Remembering Not to Forget

Parashat Terumah (Exodus 25:1-27:19)

by Daniel Bouskila

Posted on Mar. 1, 2001 at 7:00 pm

There are two different ways of reminding us that Purim is around the corner. One is the PR method, involving newspaper ads, thousands of fliers and large street banners, usually advertising the upcoming Purim carnivals. The other involves no media or marketing but has existed for more than 2000 years. It's called Shabbat Zachor (the Sabbath of Remembering).

Shabbat Zachor is the special title for the Shabbat immediately preceding Purim. Although the observance of this Shabbat is not as glitzy as the colored fliers and banners seen on the street, its message touches the core of Purim more than any carnival.

Shabbat Zachor is so called because on this Shabbat, in addition to the weekly Torah portion, we read, from an additional Torah scroll, three verses of the Book of Deuteronomy (25:17-19) beginning with the word zachor (remember).

These three verses command us to "remember what the Amalekites did to us after the Exodus from Egypt." Having attacked us and promoted a war, the Amalekites became the prototypical archenemy of the Jewish nation.

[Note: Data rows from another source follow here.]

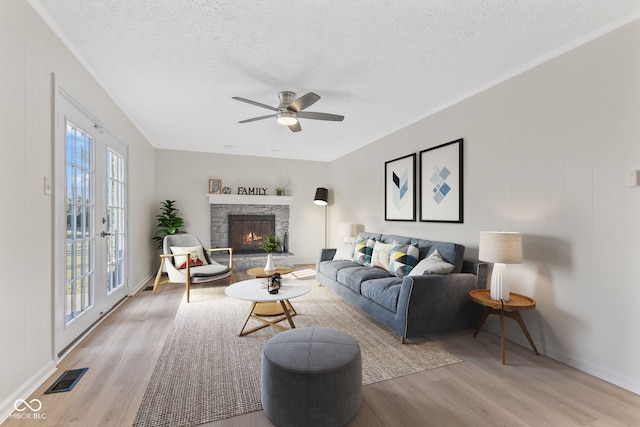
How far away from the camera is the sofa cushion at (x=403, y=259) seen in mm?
3439

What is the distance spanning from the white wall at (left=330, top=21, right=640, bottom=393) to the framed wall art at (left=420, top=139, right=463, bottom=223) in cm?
17

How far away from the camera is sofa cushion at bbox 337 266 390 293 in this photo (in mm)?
3484

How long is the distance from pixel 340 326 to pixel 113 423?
203 cm

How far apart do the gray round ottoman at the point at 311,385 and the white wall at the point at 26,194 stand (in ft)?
4.99

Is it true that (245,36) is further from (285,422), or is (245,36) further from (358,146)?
(358,146)

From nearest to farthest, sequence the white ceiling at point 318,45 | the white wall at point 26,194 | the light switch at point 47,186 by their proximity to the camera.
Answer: the white wall at point 26,194 → the white ceiling at point 318,45 → the light switch at point 47,186

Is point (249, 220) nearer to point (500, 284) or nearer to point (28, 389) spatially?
point (28, 389)

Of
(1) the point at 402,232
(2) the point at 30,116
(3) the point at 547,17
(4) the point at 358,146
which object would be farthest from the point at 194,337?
(4) the point at 358,146

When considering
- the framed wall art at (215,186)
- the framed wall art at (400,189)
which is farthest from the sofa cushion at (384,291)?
the framed wall art at (215,186)

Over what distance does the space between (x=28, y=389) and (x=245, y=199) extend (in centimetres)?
464

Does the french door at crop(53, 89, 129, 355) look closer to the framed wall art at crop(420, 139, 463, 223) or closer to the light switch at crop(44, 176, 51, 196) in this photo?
the light switch at crop(44, 176, 51, 196)

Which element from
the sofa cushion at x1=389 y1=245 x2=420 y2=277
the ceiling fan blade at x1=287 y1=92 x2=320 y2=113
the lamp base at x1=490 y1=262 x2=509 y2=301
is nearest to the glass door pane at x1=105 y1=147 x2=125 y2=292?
the ceiling fan blade at x1=287 y1=92 x2=320 y2=113

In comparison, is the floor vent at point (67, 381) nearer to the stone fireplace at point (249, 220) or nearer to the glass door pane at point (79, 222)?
the glass door pane at point (79, 222)

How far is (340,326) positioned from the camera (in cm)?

They are the ultimate representative of anti-Semitism as it is recognized today.

As a prelude to Purim, we read the story of Haman, the descendant of Amalek. We read the Zachor verses on Shabbat to connect Haman to his own Amalekite past, thus providing deeper historical insight as to the motives behind Haman's plot to destroy the Jews. He is an Amalekite, thus it is in his genes to hate and seek to annihilate the Jews.

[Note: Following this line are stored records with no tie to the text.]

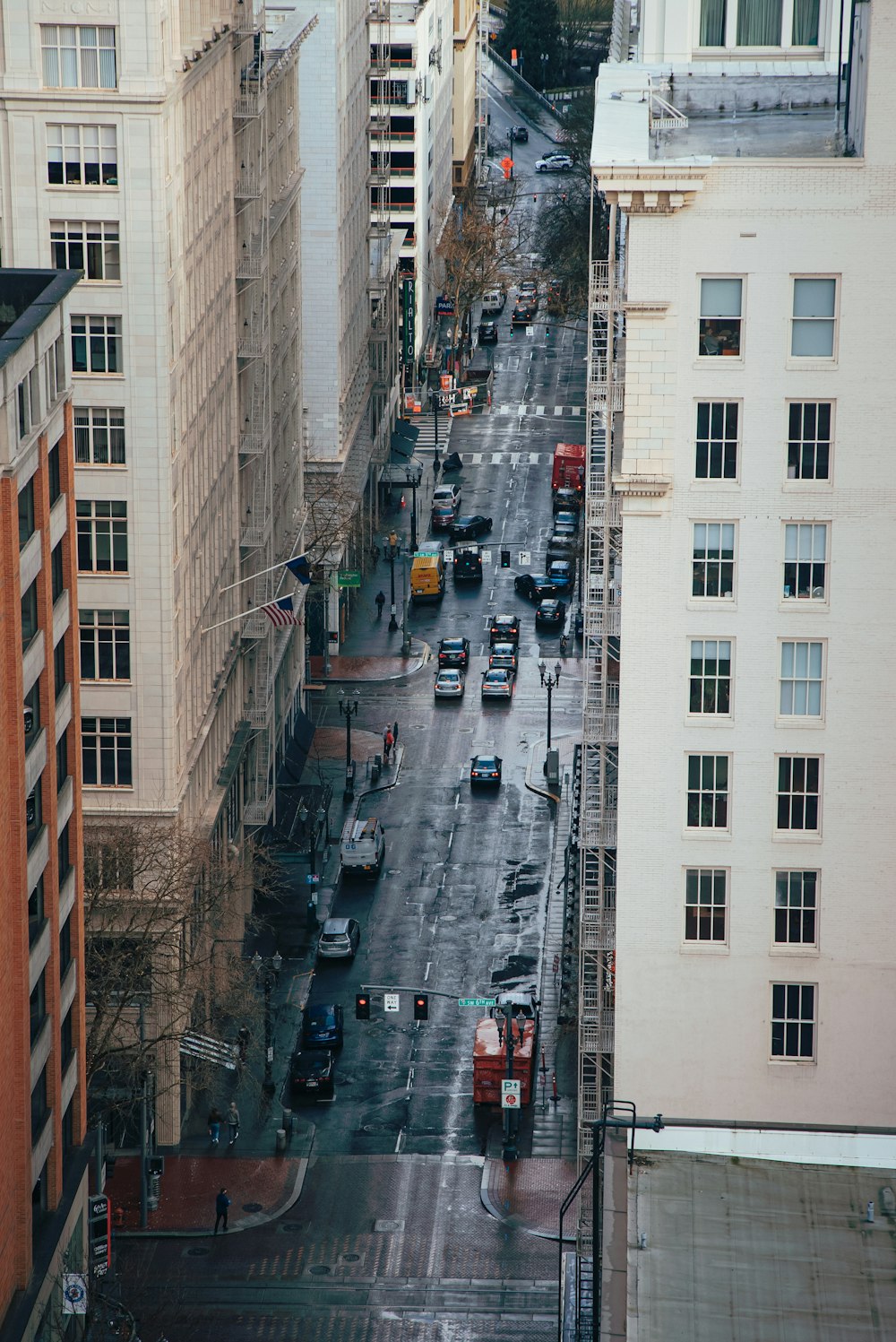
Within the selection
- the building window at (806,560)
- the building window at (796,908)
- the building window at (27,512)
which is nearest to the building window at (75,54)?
the building window at (27,512)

In addition to all of this history, Shabbat Zachor draws contemporary meaning and relevance to Amalek and the Purim holiday. Through the word zachor we learn the importance of knowing our past. Two additional Hebrew words, lo tishkach (do not forget), serve as a reinforcement to zachor, pointing to the unfortunate reality that we should "remember not to forget" that Amalek is not only about the past, but its hateful ideology is prevalent wherever Jews reside in the world.

I certainly do not need to review the history of anti-Semitism to demonstrate the continued presence of Amalek. My rebbe in high school taught us that the zachor verses command us to "erase the memory of Amalek." In his words, "combat anti-Semitism, learn from the lessons of the past and teach tolerance rather than hate."

If nothing else, I hope Shabbat Zachor is a reminder that there is more to Purim than just a carnival. Shabbat Shalom.

Daniel Bouskila is the rabbi of Sephardic Temple Tifereth Israel.